Source material:
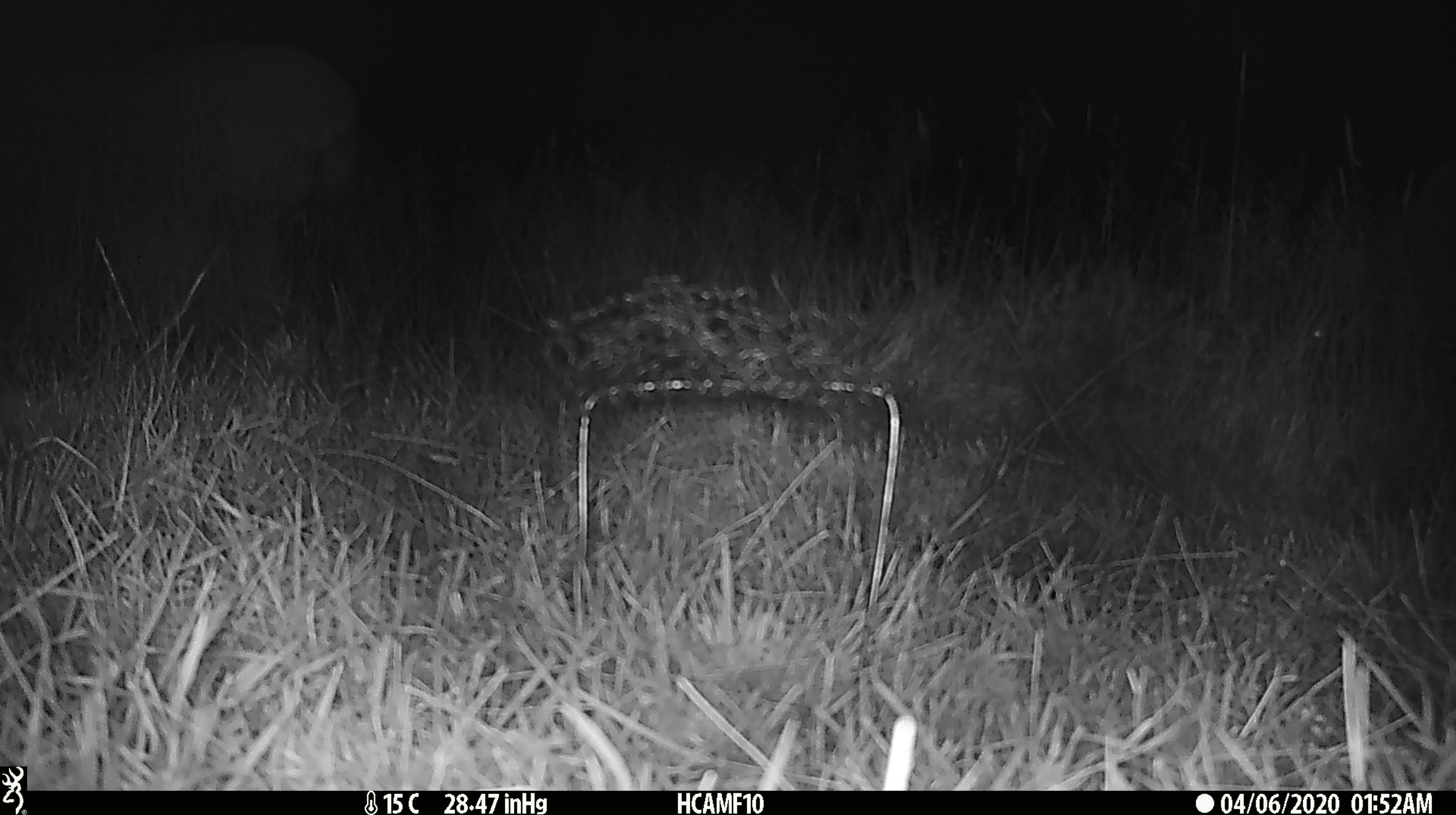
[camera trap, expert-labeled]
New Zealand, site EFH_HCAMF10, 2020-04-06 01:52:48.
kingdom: Animalia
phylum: Chordata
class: Mammalia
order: Artiodactyla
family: Bovidae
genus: Ovis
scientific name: Ovis aries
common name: domestic sheep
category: sheep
Sheep (domestic sheep) (Ovis aries).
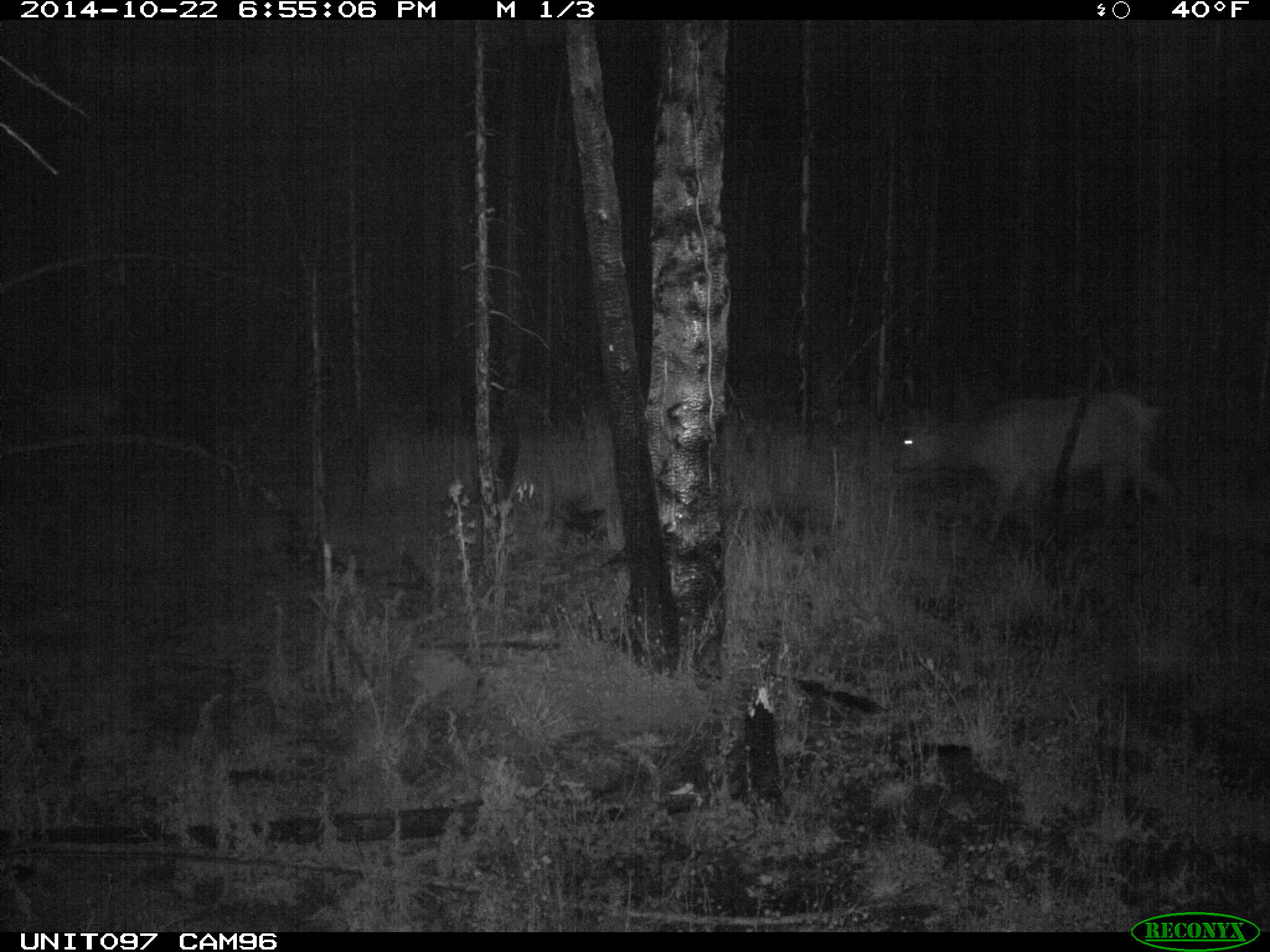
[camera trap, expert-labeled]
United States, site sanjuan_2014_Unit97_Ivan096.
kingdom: Animalia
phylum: Chordata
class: Mammalia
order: Artiodactyla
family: Cervidae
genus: Cervus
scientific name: Cervus elaphus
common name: red deer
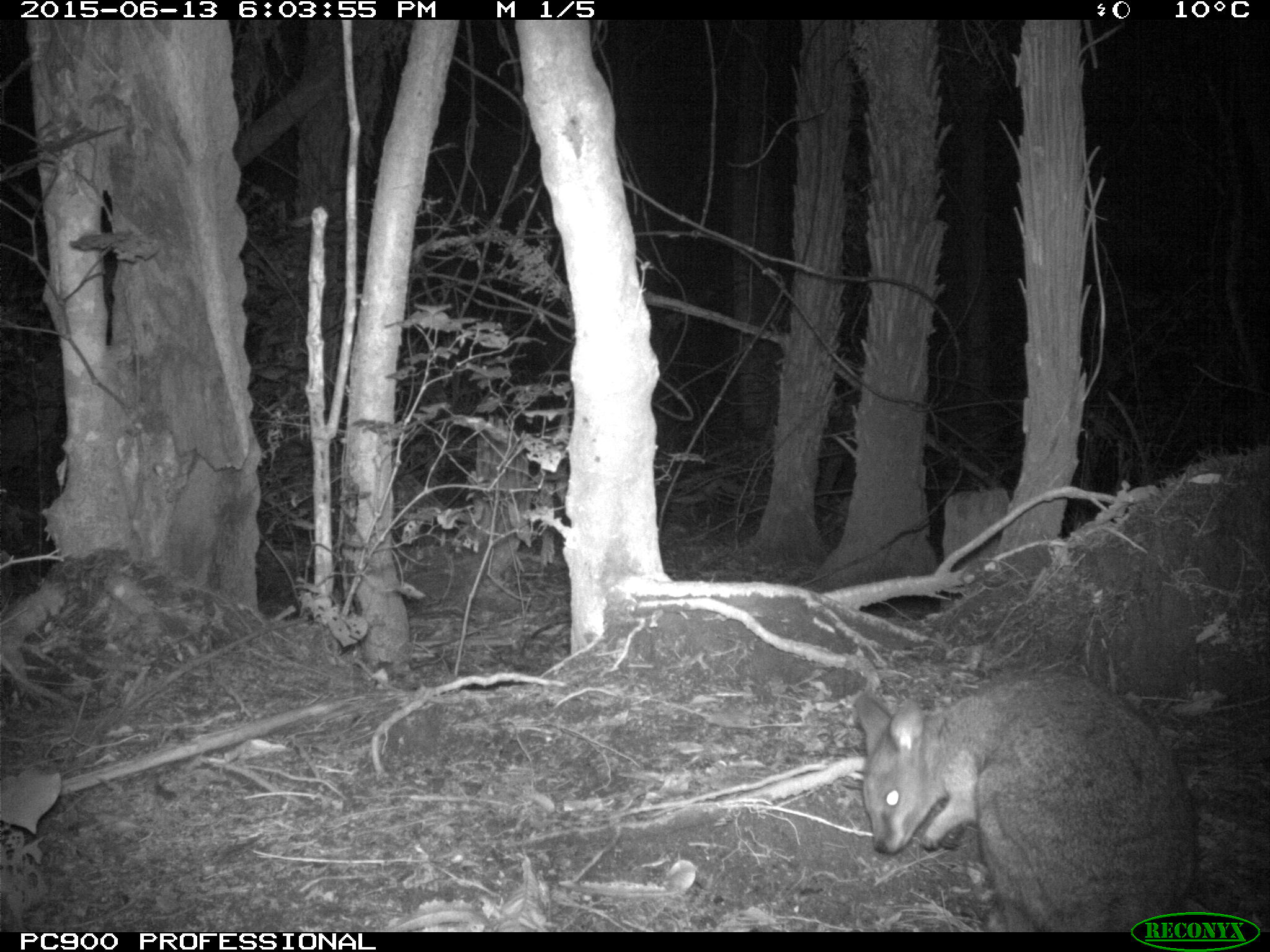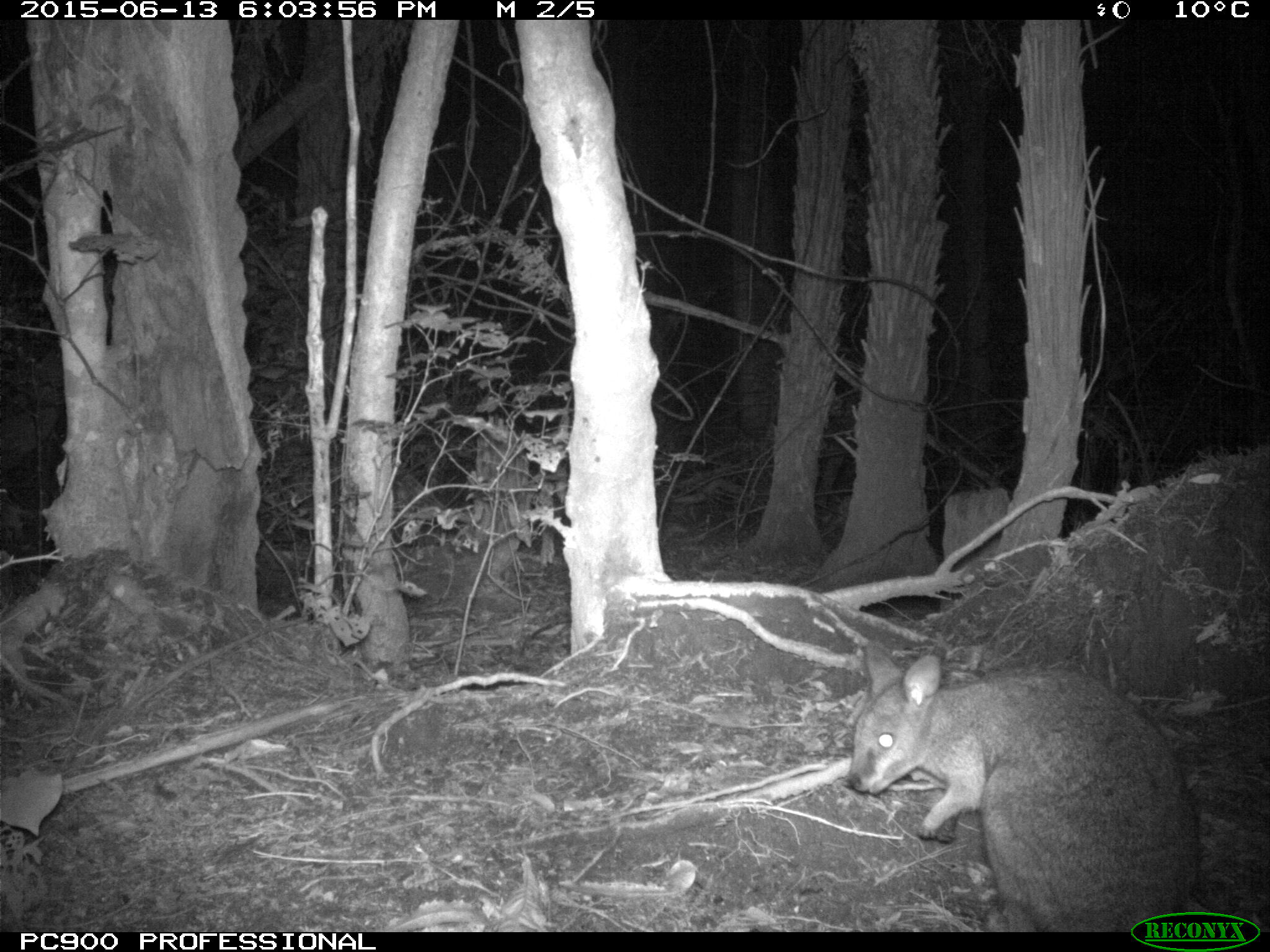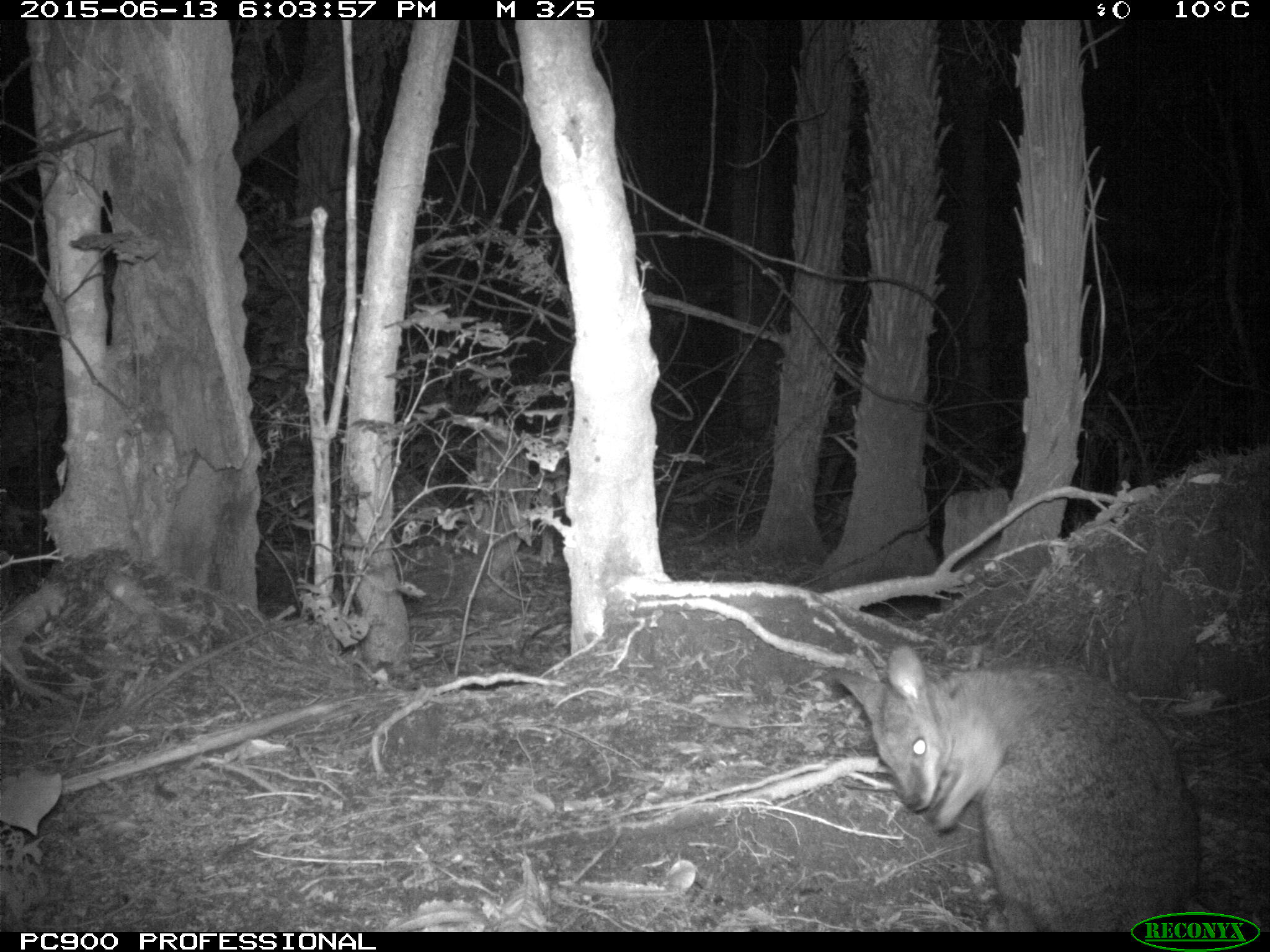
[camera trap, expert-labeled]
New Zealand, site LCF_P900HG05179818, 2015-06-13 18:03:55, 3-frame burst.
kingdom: Animalia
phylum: Chordata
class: Mammalia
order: Diprotodontia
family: Macropodidae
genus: Notamacropus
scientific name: Notamacropus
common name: wallaby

Your instructions: Leaving out the pictures, repeat the data above exactly.

Exercise result:
[camera trap, expert-labeled]
New Zealand, site EFH_HCAMF10, 2020-04-06 01:52:48.
kingdom: Animalia
phylum: Chordata
class: Mammalia
order: Artiodactyla
family: Bovidae
genus: Ovis
scientific name: Ovis aries
common name: domestic sheep
category: sheep
Sheep (domestic sheep) (Ovis aries).
[camera trap, expert-labeled]
United States, site sanjuan_2014_Unit97_Ivan096.
kingdom: Animalia
phylum: Chordata
class: Mammalia
order: Artiodactyla
family: Cervidae
genus: Cervus
scientific name: Cervus elaphus
common name: red deer
[camera trap, expert-labeled]
New Zealand, site LCF_P900HG05179818, 2015-06-13 18:03:55, 3-frame burst.
kingdom: Animalia
phylum: Chordata
class: Mammalia
order: Diprotodontia
family: Macropodidae
genus: Notamacropus
scientific name: Notamacropus
common name: wallaby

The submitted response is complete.